13.14      Entire Agreement. This Agreement, together with the Order Form(s), embraces the full, complete understanding of the parties as to the subject matter hereof. All prior or contemporaneous representations, understandings, and agreements between the parties regarding the subject matter hereof, whether written or oral, expressed or implied, are superseded by this Agreement and shall be of no effect.

13.15      Assignment. You may not assign any of Your rights under this Agreement without the prior written consent of NinjaOne. Any purported assignment or delegation in violation of this Subsection 13.15 shall be null and void. An amalgamation, merger, change in control, re-organization, or other similar transaction by You (including, but not limited to, an asset sale, stock sale, reverse merger, or reverse triangular merger) shall require NinjaOne’s consent pursuant to this Subsection 13.15. Furthermore, for the purposes of this Agreement, (i) the acquisition of an equity interest in You of greater than 50 percent by any third party, or (ii) the acquisition of an equity interest by You of greater than 50 percent of any third party, shall be considered an “assignment.”  NinjaOne may assign this Agreement to any third party that succeeds to NinjaOne’s interests in the Software and assumes the obligations of NinjaOne hereunder, and NinjaOne may assign its right to payment hereunder or grant a security interest in this Agreement or such payment right to any third party.

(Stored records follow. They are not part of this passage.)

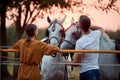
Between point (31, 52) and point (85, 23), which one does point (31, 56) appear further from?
point (85, 23)

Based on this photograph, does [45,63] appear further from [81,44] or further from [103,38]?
[81,44]

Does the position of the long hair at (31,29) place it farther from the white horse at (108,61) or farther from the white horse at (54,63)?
the white horse at (54,63)

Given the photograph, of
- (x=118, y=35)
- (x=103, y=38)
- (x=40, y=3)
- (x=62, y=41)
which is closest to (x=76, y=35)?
(x=62, y=41)

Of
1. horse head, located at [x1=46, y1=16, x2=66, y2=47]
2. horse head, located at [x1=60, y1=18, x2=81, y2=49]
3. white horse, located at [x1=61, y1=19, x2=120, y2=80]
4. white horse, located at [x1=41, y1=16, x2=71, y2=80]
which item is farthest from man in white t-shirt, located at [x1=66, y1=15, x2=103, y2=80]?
horse head, located at [x1=60, y1=18, x2=81, y2=49]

13.16      No Third-Party Beneficiary. Except as otherwise expressly provided herein, no third party is or shall be a beneficiary of this Agreement, and no third party (including, but not limited to, a Client or Affiliate) shall have the right to enforce this Agreement.

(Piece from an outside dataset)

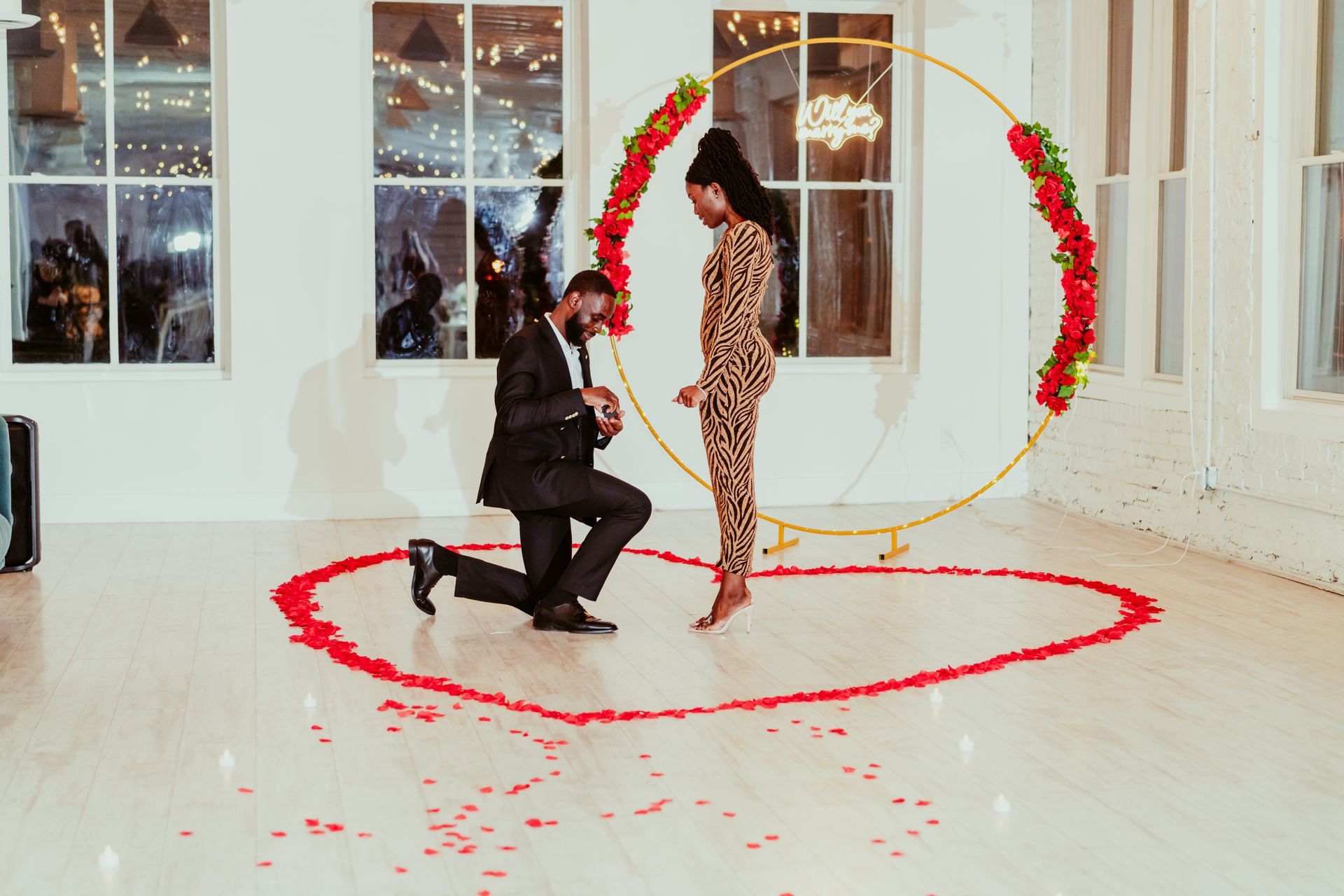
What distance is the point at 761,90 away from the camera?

13.17      Electronic Transaction; Electronic Communications. The parties agree that this Agreement may be formed, executed, and/or delivered by electronic means, including the use of electronic signatures and/or electronic agents. NinjaOne shall be entitled to communicate with You via email or other electronic communications. You consent to these communications and others regarding the Software, new product releases, upgrades, and other information that NinjaOne believes may be relevant to use of the Software.

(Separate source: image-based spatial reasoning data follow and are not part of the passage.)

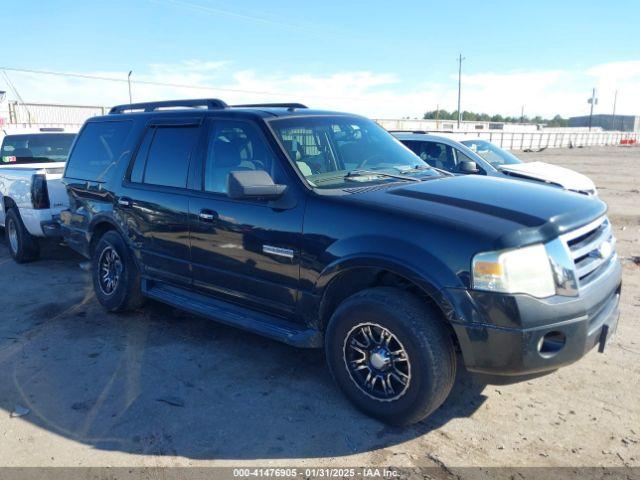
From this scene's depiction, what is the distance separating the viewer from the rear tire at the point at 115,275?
5359 millimetres

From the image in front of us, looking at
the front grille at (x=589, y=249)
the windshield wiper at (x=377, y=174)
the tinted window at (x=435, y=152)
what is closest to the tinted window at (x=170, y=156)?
the windshield wiper at (x=377, y=174)

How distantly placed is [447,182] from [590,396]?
1.78m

14.           Special Terms for Certain Products.

14.1         Documentation Data Importation. The following terms apply only to the extent that You import documentation data from a third-party provider to NinjaOne. In order to complete such importation, You must use the CSV form accessible on the NinjaOne platform for such purposes. You are solely responsible for the complete and accurate entry and saving of all documentation data in(to) the CSV form, including any errors or omissions. You represent and warrant as follows: (i) the documentation data is rightfully owned, in whole, by You, and You have unconditional authority to import the documentation data to NinjaOne; and/or the documentation data is rightfully owned, at least in part, by the individuals or entities who (or whose devices) are the subjects of the documentation data, and You have received all necessary consents from such individuals or entities to import the documentation data to NinjaOne; (ii) to the extent that You use a copy-and-paste function to enter the documentation data into the CSV form, or You enter the documentation data into the CSV form such that the manner in which the documentation data was compiled, organized, or presented by the third-party provider is maintained, You have the right to import the documentation data to NinjaOne in such manner; and (iii) importing the documentation data to NinjaOne will not cause You to be in breach of any contract or other agreement with any third party or of any third party’s intellectual property or privacy rights. Notwithstanding anything to the contrary in this Agreement, and without limiting NinjaOne’s other rights or Your other obligations under this Agreement, You shall indemnify, defend (through use of counsel acceptable to NinjaOne), and hold harmless NinjaOne (including its directors, officers, employees, contractors, agents, Affiliates, and successors) from and against any and all claims, demands, losses, liabilities, and costs (including, but not limited to, reasonable attorney’s fees and costs) arising from Your importation of documentation data to NinjaOne.